Problem to solve:
Whenever a line of the records below contains the word "https", copy that line.

[Stored records]
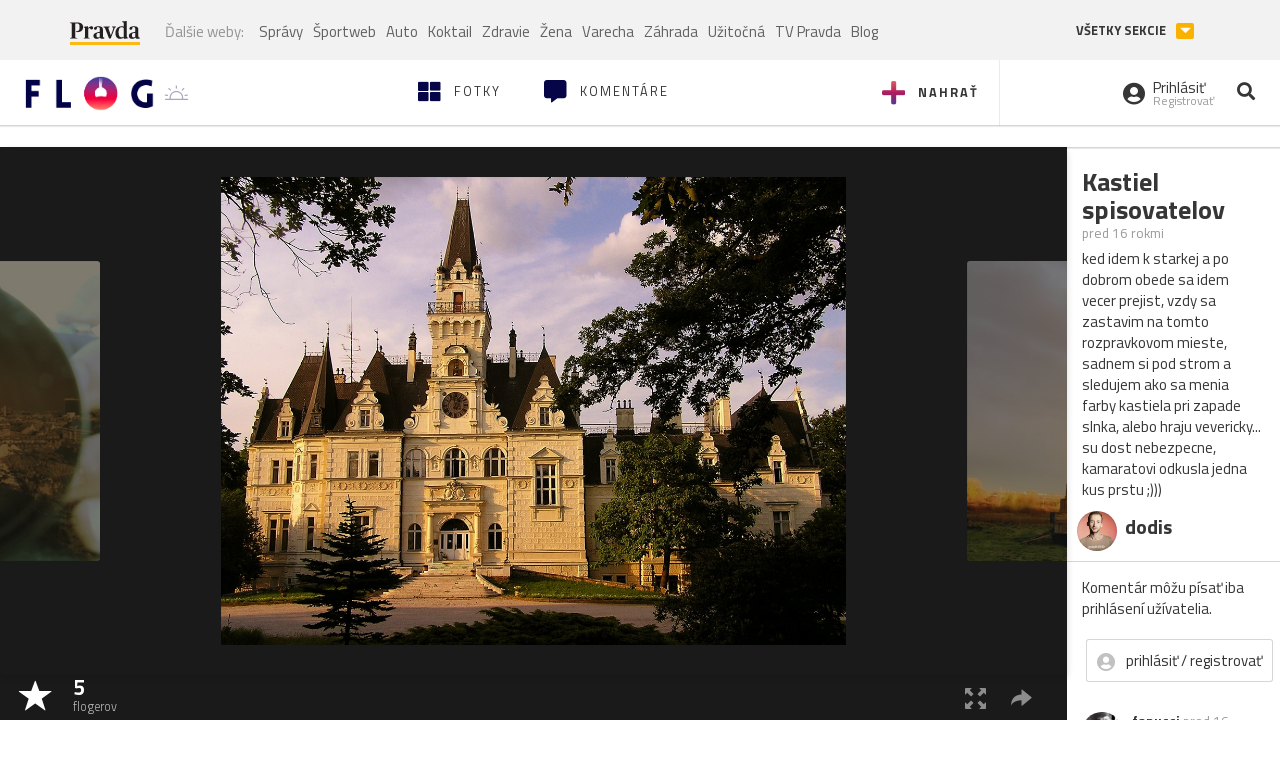

--- FILE ---
content_type: application/javascript; charset=utf-8
request_url: https://fundingchoicesmessages.google.com/f/AGSKWxUqINF40vLvxhqx-Tkzrx6vygMbziX98rB7gIzLqBbQJePFekg7-cQEOwYatgR6hjLlgSE_9nxRnX_zWVuMhIlNWZhXQJzY2DilhanP2EdOqLl3TzKku4_0kqV_TDXpPPMtxMWcEQX95rJnthBbC_ToeSSb7JScJROlWNFkcKLqm3Jw7BZ1lXdMsffQ/_/js/ads_-content-ad._js_ads./searchad./adfoxLoader_
body_size: -1290
content:
window['c5f65eb6-a71c-4c4a-b9f3-d39f36444d04'] = true;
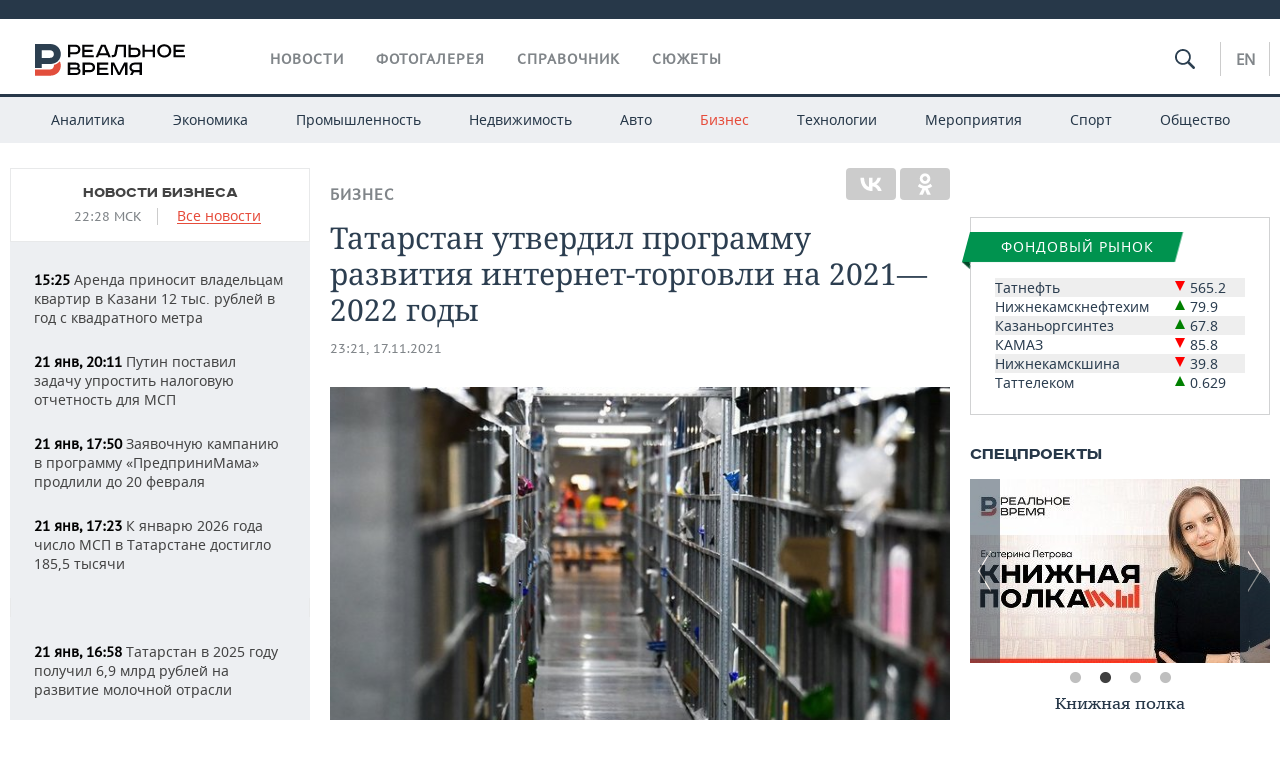

--- FILE ---
content_type: application/javascript
request_url: https://smi2.ru/counter/settings?payload=CMDnAhiq9ba5vjM6JDMzODRiNDFlLWVmN2MtNDM5Yi1hNTBkLTc1YjgwM2ZlZDkxYg&cb=_callbacks____0mkpuh1gv
body_size: 1526
content:
_callbacks____0mkpuh1gv("[base64]");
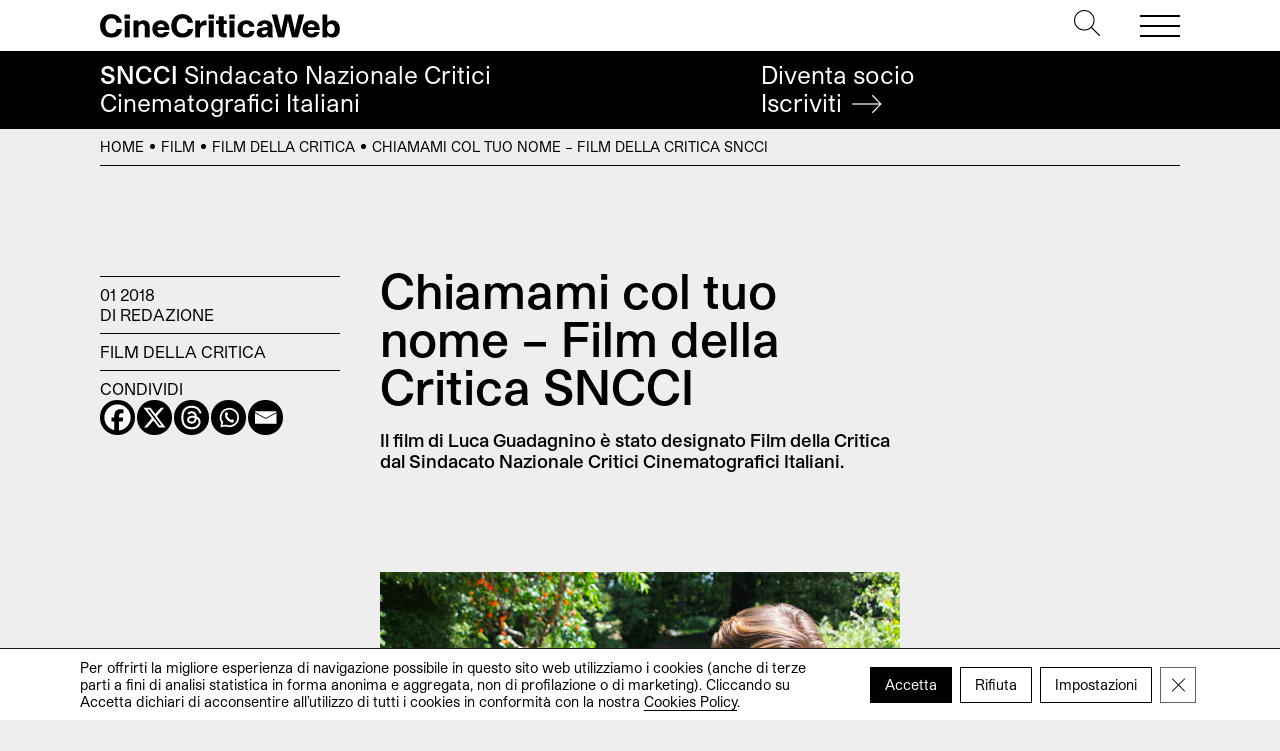

--- FILE ---
content_type: application/javascript
request_url: https://cinecriticaweb.it/wp-content/cache/wpo-minify/1765439118/assets/wpo-minify-footer-custom1671170957.min.js
body_size: 890
content:

(function($){"use strict";$.fn.isInViewport=function(){var elementTop=$(this).offset().top;var elementBottom=elementTop+$(this).outerHeight();var viewportTop=$(window).scrollTop();var viewportBottom=viewportTop+$(window).height();return elementBottom>viewportTop&&elementTop<viewportBottom};$(function(){var lastScrollTop=0,delta=5;$(window).on('resize scroll',function(){var nowScrollTop=$(this).scrollTop();if(Math.abs(lastScrollTop-nowScrollTop)>=delta){if(nowScrollTop>lastScrollTop){$('.top').addClass('hidden')}else{$('.top').removeClass('hidden')}
lastScrollTop=nowScrollTop}
if($('.info').length){if($('.post footer.info').isInViewport()){$('.post section.info').fadeOut('fast')}else{$('.post section.info').fadeIn('fast')}}})});$(document).ready(function(){$('.navbar-toggler').on('click',function(){$('.top').toggleClass('open-menu');$('.top').removeClass('search-mode');$('.navbar-menu').fadeToggle('fast')});$('#header .search').on('click',function(){$('.top').toggleClass('open-menu search-mode');$('.navbar-menu').fadeToggle('fast')});$('a[href="#"]').click(function(e){e.preventDefault()});if($('#slider .owl-carousel').length){$('#slider .owl-carousel').owlCarousel({loop:!0,dots:!1,autoplay:!1,mouseDrag:!0,touchDrag:!0,responsiveClass:!0,autoWidth:!1,autoHeight:!1,rewindNav:!1,responsive:{0:{center:!1,autoWidth:!0,items:2,margin:20,},768:{items:2,center:!1,autoWidth:!1,margin:40,autoplay:!0,nav:!1,dots:!0,autoplayHoverPause:!0,autoplayTimeout:3000,autoplaySpeed:500,},1024:{items:3,center:!1,autoWidth:!1,margin:40,autoplay:!0,nav:!1,dots:!0,autoplayHoverPause:!0,autoplayTimeout:3000,autoplaySpeed:500,},1200:{items:5,center:!0,nav:!1,dots:!1,margin:40,autoplay:!0,autoWidth:!0,autoplayHoverPause:!0,autoplayTimeout:3000,autoplaySpeed:500,}}})}
if($('.info').length){if($('.post footer.info').isInViewport()){$('.post section.info').fadeOut('fast')}else{$('.post section.info').fadeIn('fast')}}
$('.wp-block-archives-list li').each(function(){var url=$(this).find('a').attr('href');$(this).append('<a href="'+url+'"><svg version="1.1" xmlns="http://www.w3.org/2000/svg" xmlns:xlink="http://www.w3.org/1999/xlink" x="0px" y="0px" viewBox="0 0 1000 1000" enable-background="new 0 0 1000 1000" xml:space="preserve"><g><path d="M690.8,803l-28.5-28.9L933,500L662.3,225.9l28.5-28.9L990,500L690.8,803z"/><path d="M942,520.4H10v-40.8h932V520.4z"/></g></svg></a>')});$('li[data-letter]').click(function(e){var sel=$(this);e.preventDefault();if(sel.parents('div').hasClass('small')){$('html').animate({scrollTop:0},'fast')}
sel.addClass('selected');var index=$(this).index();$('.select ul').each(function(){$(this).find('li').not(sel).removeClass('selected');$($(this).find('li')[index]).addClass('selected')});$.ajax({type:'POST',url:'https://cinecriticaweb.it/wp-admin/admin-ajax.php',dataType:'json',data:{action:'filter_soci',letter:$(this).data('letter'),},success:function(res){$('#soci').html(res);$('button[data-toggle="collapse"]').click(function(){$(this).toggleClass('clicked');$('button[data-toggle="collapse"]').not(this).removeClass('clicked')});$('#soci h3').click(function(){$(this).next('button').trigger('click')})}})})});$(window).load(function(){$('button[data-toggle="collapse"]').click(function(){$(this).toggleClass('clicked');$('button[data-toggle="collapse"]').not(this).removeClass('clicked')});$('.accordion h3').click(function(){$(this).next('button').trigger('click')});$('form[role="search"]').submit(function(e){if($('#search-input').val()===''){e.preventDefault()}})});$(window).scroll(function(){});$(window).resize(function(){})})(jQuery);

Written answer:
request_url: https://fundingchoicesmessages.google.com/f/AGSKWxUqINF40vLvxhqx-Tkzrx6vygMbziX98rB7gIzLqBbQJePFekg7-cQEOwYatgR6hjLlgSE_9nxRnX_zWVuMhIlNWZhXQJzY2DilhanP2EdOqLl3TzKku4_0kqV_TDXpPPMtxMWcEQX95rJnthBbC_ToeSSb7JScJROlWNFkcKLqm3Jw7BZ1lXdMsffQ/_/js/ads_-content-ad._js_ads./searchad./adfoxLoader_
request_url: https://smi2.ru/counter/settings?payload=CMDnAhiq9ba5vjM6JDMzODRiNDFlLWVmN2MtNDM5Yi1hNTBkLTc1YjgwM2ZlZDkxYg&cb=_callbacks____0mkpuh1gv
request_url: https://cinecriticaweb.it/wp-content/cache/wpo-minify/1765439118/assets/wpo-minify-footer-custom1671170957.min.js
sel.addClass('selected');var index=$(this).index();$('.select ul').each(function(){$(this).find('li').not(sel).removeClass('selected');$($(this).find('li')[index]).addClass('selected')});$.ajax({type:'POST',url:'https://cinecriticaweb.it/wp-admin/admin-ajax.php',dataType:'json',data:{action:'filter_soci',letter:$(this).data('letter'),},success:function(res){$('#soci').html(res);$('button[data-toggle="collapse"]').click(function(){$(this).toggleClass('clicked');$('button[data-toggle="collapse"]').not(this).removeClass('clicked')});$('#soci h3').click(function(){$(this).next('button').trigger('click')})}})})});$(window).load(function(){$('button[data-toggle="collapse"]').click(function(){$(this).toggleClass('clicked');$('button[data-toggle="collapse"]').not(this).removeClass('clicked')});$('.accordion h3').click(function(){$(this).next('button').trigger('click')});$('form[role="search"]').submit(function(e){if($('#search-input').val()===''){e.preventDefault()}})});$(window).scroll(function(){});$(window).resize(function(){})})(jQuery);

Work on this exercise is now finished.